Rewrite the entries from the line with "Trace cell. (SVG masks)" to the line with "397H300V415H318V424H344V415L371 397V353H362L353 335H327L318", replacing "instance_id" with "object_id" and leaving everything else unchanged. Leave the pictures out of your answer.
--- START OF Data extract ---
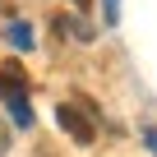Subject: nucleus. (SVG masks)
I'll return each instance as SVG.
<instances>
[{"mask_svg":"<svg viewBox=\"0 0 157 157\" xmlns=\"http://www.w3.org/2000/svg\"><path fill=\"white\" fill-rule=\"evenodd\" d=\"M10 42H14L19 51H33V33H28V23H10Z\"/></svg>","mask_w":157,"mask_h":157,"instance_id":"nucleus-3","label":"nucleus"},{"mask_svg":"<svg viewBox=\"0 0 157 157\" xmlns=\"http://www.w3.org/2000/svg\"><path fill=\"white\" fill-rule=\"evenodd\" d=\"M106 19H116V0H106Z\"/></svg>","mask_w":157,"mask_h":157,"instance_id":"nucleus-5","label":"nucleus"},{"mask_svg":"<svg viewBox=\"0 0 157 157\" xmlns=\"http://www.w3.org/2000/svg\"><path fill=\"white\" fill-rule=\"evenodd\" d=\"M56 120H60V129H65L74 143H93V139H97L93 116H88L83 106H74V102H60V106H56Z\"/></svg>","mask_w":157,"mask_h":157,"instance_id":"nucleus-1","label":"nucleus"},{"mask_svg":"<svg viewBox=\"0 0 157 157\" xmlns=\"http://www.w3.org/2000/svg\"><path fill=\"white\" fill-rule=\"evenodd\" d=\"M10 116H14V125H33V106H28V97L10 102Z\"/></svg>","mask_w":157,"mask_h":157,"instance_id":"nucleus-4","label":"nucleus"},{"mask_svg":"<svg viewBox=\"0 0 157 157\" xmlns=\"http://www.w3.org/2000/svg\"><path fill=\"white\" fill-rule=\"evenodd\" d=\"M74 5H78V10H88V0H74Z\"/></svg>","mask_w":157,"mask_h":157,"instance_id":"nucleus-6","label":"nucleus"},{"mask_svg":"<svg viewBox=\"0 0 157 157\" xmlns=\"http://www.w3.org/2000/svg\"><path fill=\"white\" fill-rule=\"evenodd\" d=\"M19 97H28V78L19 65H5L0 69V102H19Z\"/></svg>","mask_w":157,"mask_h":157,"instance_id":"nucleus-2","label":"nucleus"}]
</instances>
--- END OF Data extract ---
--- START OF Data extract ---
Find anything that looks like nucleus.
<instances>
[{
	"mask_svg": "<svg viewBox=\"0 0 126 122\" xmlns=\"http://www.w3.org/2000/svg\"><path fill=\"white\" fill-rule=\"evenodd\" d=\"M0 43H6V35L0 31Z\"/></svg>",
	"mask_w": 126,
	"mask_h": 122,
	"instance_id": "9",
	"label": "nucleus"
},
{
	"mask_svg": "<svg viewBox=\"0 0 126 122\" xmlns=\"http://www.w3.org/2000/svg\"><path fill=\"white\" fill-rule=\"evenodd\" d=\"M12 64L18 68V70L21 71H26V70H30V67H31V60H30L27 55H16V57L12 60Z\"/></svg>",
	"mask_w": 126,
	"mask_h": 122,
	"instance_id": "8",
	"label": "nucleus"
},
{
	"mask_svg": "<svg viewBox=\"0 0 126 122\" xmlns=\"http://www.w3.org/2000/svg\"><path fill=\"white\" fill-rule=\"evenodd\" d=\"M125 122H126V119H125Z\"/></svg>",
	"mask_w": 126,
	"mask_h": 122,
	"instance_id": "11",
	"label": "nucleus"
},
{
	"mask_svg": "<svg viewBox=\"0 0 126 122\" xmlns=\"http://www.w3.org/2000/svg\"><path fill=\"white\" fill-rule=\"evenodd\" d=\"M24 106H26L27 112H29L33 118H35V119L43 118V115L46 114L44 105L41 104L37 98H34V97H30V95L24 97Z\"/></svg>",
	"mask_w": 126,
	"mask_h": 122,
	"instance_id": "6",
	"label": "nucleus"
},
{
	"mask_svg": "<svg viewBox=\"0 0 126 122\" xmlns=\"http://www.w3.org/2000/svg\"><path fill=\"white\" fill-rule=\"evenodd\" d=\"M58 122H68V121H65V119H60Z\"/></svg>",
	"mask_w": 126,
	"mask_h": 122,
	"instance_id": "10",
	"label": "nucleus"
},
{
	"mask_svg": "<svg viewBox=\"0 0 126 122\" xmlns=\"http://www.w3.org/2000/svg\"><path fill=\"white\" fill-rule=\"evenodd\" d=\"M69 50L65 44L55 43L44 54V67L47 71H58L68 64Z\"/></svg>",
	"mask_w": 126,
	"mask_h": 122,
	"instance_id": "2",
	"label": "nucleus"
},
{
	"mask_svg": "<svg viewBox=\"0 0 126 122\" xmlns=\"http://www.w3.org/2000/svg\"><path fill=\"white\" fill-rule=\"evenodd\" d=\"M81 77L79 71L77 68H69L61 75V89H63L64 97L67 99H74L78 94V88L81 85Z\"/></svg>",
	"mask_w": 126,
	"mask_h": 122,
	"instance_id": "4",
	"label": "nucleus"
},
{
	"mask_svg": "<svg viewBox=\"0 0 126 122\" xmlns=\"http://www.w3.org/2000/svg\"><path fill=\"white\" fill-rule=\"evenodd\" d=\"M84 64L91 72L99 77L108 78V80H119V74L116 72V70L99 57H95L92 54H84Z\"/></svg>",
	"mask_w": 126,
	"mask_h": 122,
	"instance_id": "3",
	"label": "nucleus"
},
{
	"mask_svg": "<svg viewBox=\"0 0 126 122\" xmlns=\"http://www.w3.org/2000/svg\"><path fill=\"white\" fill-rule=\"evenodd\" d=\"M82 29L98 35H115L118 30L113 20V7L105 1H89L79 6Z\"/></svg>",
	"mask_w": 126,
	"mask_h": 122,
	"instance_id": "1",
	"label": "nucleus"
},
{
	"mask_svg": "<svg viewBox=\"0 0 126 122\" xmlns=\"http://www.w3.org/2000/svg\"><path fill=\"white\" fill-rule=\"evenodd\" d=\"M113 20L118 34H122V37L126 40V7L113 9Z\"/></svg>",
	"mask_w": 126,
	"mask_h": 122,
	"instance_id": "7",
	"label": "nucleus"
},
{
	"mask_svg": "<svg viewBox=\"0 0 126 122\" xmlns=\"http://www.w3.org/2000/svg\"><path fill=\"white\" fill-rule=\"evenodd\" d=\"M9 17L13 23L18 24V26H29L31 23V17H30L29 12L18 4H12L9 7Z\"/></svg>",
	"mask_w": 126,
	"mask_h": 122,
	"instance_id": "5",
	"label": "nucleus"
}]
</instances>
--- END OF Data extract ---
--- START OF Data extract ---
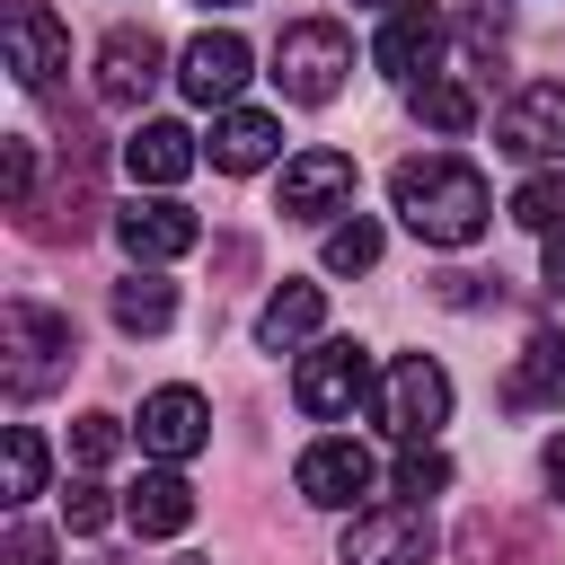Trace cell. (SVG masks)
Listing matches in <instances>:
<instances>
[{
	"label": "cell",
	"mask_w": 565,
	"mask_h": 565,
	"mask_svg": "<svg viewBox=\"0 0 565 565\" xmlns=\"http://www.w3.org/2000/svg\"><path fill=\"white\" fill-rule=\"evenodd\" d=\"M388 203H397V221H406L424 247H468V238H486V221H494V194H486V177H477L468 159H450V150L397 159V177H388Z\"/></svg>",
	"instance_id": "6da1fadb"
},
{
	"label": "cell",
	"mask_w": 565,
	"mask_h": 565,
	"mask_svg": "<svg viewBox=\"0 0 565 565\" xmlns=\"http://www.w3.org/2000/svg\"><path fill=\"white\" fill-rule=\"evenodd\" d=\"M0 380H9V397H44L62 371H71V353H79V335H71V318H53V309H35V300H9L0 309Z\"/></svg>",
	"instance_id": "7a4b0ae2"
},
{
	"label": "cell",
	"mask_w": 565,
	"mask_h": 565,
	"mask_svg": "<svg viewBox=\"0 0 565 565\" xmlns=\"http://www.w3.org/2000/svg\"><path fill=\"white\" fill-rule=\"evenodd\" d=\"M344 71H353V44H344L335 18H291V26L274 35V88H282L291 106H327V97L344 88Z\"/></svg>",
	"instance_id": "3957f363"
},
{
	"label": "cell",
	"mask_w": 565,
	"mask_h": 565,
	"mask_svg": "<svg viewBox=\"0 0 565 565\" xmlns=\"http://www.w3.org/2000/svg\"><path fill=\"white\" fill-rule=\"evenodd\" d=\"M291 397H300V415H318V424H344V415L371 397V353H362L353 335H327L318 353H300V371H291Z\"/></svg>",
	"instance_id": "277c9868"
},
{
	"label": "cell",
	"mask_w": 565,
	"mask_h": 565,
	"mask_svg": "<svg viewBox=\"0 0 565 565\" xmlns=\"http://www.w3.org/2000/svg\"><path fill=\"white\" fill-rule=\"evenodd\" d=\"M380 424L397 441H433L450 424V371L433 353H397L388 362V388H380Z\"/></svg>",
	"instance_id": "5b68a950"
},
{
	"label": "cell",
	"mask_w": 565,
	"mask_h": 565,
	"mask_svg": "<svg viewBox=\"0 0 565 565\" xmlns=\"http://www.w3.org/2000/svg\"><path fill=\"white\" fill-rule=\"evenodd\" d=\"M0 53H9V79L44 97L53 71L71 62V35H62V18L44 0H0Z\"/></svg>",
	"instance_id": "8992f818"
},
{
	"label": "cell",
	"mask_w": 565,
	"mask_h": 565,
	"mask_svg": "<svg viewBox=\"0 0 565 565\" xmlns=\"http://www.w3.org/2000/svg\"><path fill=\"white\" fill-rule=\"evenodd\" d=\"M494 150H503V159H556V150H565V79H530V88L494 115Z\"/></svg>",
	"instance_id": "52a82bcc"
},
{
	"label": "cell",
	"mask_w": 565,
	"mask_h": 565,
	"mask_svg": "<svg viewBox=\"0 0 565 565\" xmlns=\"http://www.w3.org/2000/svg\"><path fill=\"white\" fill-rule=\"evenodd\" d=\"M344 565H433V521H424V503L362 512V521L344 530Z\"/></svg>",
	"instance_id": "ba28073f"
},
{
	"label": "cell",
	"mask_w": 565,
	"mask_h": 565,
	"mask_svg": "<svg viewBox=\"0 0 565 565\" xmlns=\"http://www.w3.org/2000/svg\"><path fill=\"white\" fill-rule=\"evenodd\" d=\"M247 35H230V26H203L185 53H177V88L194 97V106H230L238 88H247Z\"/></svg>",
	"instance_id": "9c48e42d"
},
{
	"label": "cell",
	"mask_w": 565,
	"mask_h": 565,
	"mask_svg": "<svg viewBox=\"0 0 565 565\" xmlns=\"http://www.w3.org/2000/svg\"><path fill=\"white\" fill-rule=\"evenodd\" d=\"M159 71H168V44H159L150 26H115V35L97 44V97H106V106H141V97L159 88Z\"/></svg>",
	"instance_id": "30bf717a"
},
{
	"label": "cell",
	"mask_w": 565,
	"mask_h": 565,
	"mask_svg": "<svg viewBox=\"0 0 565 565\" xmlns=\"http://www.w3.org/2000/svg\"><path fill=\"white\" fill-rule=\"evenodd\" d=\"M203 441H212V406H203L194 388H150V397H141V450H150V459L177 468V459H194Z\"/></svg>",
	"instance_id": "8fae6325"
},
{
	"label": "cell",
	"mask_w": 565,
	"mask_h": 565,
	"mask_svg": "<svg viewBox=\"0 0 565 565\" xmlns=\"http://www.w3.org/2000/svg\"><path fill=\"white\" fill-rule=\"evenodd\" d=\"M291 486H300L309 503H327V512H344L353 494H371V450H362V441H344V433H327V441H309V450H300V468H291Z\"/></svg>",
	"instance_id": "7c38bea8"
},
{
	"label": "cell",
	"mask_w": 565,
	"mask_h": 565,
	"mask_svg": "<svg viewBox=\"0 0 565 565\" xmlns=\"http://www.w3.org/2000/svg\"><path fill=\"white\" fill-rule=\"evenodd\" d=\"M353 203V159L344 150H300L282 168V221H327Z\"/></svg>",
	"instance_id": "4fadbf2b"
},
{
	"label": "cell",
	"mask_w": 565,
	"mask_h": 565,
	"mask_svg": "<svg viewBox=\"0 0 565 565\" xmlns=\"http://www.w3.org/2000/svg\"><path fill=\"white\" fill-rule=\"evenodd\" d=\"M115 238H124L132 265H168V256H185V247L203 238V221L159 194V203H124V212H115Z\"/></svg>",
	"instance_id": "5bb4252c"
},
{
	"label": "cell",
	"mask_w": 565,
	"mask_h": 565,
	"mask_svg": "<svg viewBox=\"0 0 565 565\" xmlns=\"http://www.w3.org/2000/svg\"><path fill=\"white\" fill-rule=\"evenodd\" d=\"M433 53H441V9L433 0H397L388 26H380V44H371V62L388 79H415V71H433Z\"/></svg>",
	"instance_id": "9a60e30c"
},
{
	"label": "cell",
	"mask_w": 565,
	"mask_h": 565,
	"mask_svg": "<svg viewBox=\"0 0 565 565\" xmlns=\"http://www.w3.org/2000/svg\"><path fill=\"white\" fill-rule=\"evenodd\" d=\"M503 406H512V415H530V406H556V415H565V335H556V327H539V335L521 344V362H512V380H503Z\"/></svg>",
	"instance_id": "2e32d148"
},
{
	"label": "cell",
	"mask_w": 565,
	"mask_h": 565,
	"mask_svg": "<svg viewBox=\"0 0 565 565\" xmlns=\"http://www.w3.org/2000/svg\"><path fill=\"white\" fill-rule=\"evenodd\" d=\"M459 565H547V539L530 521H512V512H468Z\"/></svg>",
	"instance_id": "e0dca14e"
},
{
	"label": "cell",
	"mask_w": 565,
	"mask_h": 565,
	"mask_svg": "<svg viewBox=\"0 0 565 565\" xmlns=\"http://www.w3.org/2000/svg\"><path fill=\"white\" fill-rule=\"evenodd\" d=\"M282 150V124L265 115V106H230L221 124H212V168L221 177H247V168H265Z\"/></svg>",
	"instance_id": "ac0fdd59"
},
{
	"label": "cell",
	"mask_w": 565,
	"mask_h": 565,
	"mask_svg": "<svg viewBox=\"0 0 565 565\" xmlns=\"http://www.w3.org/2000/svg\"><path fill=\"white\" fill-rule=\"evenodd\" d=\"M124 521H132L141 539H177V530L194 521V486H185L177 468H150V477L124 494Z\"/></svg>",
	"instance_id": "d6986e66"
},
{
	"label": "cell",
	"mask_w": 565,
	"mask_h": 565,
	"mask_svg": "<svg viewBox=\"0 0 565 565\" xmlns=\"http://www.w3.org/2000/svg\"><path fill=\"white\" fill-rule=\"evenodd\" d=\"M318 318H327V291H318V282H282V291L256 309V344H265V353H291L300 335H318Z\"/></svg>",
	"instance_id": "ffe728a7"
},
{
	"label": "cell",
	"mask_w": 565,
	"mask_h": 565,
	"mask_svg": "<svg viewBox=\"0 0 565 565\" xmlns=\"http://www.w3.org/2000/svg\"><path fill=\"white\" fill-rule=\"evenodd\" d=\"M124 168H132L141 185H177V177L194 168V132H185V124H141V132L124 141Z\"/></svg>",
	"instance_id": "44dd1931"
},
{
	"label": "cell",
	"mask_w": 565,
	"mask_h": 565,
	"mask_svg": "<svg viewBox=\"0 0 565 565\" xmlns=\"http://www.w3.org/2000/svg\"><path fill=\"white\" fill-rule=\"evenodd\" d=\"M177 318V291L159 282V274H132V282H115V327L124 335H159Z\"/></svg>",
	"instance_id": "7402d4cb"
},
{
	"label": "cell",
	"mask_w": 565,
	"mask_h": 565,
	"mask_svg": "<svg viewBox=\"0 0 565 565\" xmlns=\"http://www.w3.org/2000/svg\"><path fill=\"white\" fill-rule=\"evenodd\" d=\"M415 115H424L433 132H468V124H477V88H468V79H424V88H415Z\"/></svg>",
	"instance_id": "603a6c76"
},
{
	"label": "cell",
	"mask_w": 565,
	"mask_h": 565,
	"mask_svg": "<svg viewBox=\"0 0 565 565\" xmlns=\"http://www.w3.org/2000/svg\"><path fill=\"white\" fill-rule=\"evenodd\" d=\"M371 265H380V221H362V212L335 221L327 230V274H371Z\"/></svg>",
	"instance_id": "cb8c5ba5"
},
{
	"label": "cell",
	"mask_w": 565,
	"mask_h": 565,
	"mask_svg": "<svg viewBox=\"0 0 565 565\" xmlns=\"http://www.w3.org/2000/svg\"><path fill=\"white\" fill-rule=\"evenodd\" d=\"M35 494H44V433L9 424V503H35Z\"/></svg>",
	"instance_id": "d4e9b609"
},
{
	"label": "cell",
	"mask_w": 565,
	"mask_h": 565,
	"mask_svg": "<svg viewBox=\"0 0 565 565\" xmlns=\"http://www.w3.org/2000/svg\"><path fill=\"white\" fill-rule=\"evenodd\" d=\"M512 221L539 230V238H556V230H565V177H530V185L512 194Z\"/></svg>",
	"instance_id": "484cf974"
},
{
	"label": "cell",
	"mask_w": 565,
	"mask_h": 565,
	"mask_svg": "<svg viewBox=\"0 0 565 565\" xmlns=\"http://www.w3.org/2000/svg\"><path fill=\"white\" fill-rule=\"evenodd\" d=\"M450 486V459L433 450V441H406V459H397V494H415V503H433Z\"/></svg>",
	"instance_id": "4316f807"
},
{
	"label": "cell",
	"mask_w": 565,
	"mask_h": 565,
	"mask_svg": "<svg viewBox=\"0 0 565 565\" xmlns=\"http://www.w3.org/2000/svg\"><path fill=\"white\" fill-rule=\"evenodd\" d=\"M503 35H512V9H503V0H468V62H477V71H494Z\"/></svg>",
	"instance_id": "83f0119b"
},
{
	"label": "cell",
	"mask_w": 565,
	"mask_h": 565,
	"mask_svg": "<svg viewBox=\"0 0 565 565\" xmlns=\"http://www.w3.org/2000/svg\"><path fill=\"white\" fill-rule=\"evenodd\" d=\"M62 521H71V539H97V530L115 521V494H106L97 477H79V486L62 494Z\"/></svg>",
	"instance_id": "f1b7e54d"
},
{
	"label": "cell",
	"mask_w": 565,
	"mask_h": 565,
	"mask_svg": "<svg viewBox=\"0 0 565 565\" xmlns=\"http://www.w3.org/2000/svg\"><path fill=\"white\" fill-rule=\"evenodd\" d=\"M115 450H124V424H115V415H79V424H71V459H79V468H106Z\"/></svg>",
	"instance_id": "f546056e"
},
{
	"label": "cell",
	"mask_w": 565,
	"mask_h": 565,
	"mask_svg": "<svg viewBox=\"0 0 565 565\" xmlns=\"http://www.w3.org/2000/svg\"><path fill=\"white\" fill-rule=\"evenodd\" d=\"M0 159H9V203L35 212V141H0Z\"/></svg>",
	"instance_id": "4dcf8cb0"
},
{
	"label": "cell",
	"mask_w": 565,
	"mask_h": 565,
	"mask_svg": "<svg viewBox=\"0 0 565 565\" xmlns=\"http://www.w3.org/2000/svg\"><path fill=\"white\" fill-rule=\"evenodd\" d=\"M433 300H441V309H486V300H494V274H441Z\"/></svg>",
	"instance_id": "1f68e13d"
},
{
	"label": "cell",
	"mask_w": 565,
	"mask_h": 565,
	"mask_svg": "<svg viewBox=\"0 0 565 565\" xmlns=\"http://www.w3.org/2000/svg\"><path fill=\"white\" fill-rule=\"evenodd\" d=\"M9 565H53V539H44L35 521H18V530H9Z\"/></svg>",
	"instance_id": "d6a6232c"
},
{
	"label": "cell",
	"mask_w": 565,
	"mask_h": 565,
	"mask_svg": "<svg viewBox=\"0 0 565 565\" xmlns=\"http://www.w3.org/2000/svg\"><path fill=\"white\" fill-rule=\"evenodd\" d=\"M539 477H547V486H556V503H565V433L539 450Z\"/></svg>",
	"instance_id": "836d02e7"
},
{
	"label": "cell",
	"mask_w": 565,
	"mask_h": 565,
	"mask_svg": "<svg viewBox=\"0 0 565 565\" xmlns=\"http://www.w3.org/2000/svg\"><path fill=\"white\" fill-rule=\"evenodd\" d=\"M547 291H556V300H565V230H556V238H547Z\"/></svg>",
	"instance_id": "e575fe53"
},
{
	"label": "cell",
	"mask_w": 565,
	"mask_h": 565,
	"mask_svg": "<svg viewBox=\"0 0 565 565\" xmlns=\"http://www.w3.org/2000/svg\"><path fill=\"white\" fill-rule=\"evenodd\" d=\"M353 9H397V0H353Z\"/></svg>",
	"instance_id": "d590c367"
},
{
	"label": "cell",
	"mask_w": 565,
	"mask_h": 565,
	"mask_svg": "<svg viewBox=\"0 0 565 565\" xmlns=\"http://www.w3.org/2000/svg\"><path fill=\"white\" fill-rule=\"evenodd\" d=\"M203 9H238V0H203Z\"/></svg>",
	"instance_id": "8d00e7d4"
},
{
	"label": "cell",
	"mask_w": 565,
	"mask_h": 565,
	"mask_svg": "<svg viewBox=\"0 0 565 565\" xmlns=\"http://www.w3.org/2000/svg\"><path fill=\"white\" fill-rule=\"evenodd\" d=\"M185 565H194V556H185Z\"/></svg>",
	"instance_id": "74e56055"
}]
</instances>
--- END OF Data extract ---
▸ Result
Trace cell. (SVG masks)
Listing matches in <instances>:
<instances>
[{
	"label": "cell",
	"mask_w": 565,
	"mask_h": 565,
	"mask_svg": "<svg viewBox=\"0 0 565 565\" xmlns=\"http://www.w3.org/2000/svg\"><path fill=\"white\" fill-rule=\"evenodd\" d=\"M388 203H397V221H406L424 247H468V238H486V221H494V194H486V177H477L468 159H450V150L397 159V177H388Z\"/></svg>",
	"object_id": "6da1fadb"
},
{
	"label": "cell",
	"mask_w": 565,
	"mask_h": 565,
	"mask_svg": "<svg viewBox=\"0 0 565 565\" xmlns=\"http://www.w3.org/2000/svg\"><path fill=\"white\" fill-rule=\"evenodd\" d=\"M0 380H9V397H44L62 371H71V353H79V335H71V318H53V309H35V300H9L0 309Z\"/></svg>",
	"object_id": "7a4b0ae2"
},
{
	"label": "cell",
	"mask_w": 565,
	"mask_h": 565,
	"mask_svg": "<svg viewBox=\"0 0 565 565\" xmlns=\"http://www.w3.org/2000/svg\"><path fill=\"white\" fill-rule=\"evenodd\" d=\"M344 71H353V44H344L335 18H291V26L274 35V88H282L291 106H327V97L344 88Z\"/></svg>",
	"object_id": "3957f363"
},
{
	"label": "cell",
	"mask_w": 565,
	"mask_h": 565,
	"mask_svg": "<svg viewBox=\"0 0 565 565\" xmlns=\"http://www.w3.org/2000/svg\"><path fill=\"white\" fill-rule=\"evenodd\" d=\"M291 397H300V415H318V424H344V415L371 397V353H362L353 335H327L318 353H300V371H291Z\"/></svg>",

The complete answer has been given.